(Beginning of Recorded data)

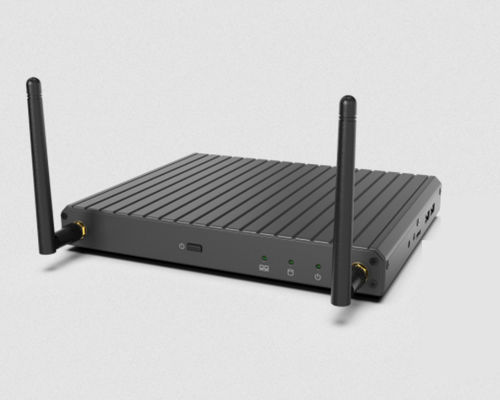 Box-PC - MS-1P17 series - MSI - mit VESA-Montage / Intel Atom® x7425E / Intel® Core™ i3-N305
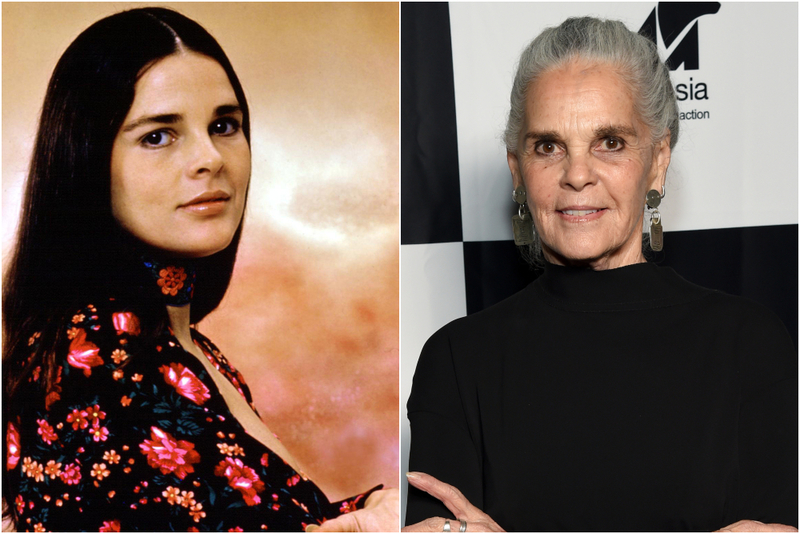 Ali Macgraw | Getty Images Photo by Bert Stern/Condé Nast & Michael Kovac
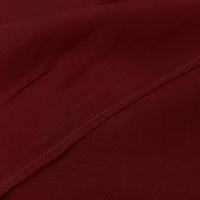 Tres beau lin 100 rouge
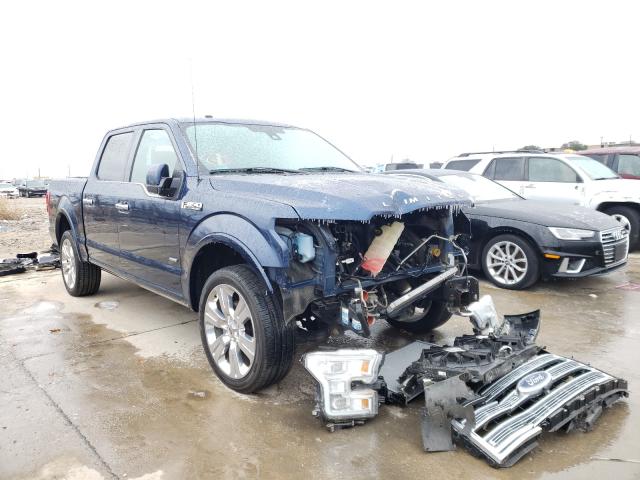 ford f-150 2017 1ftew1eg4hfa00317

(End of Recorded data)

How to complete this task -
Would you retype exactly the lines running from the line that contains "Tres beau lin 100 rouge" through the end of the listing above, both included? Skip every picture.

Written response -
 Tres beau lin 100 rouge
 ford f-150 2017 1ftew1eg4hfa00317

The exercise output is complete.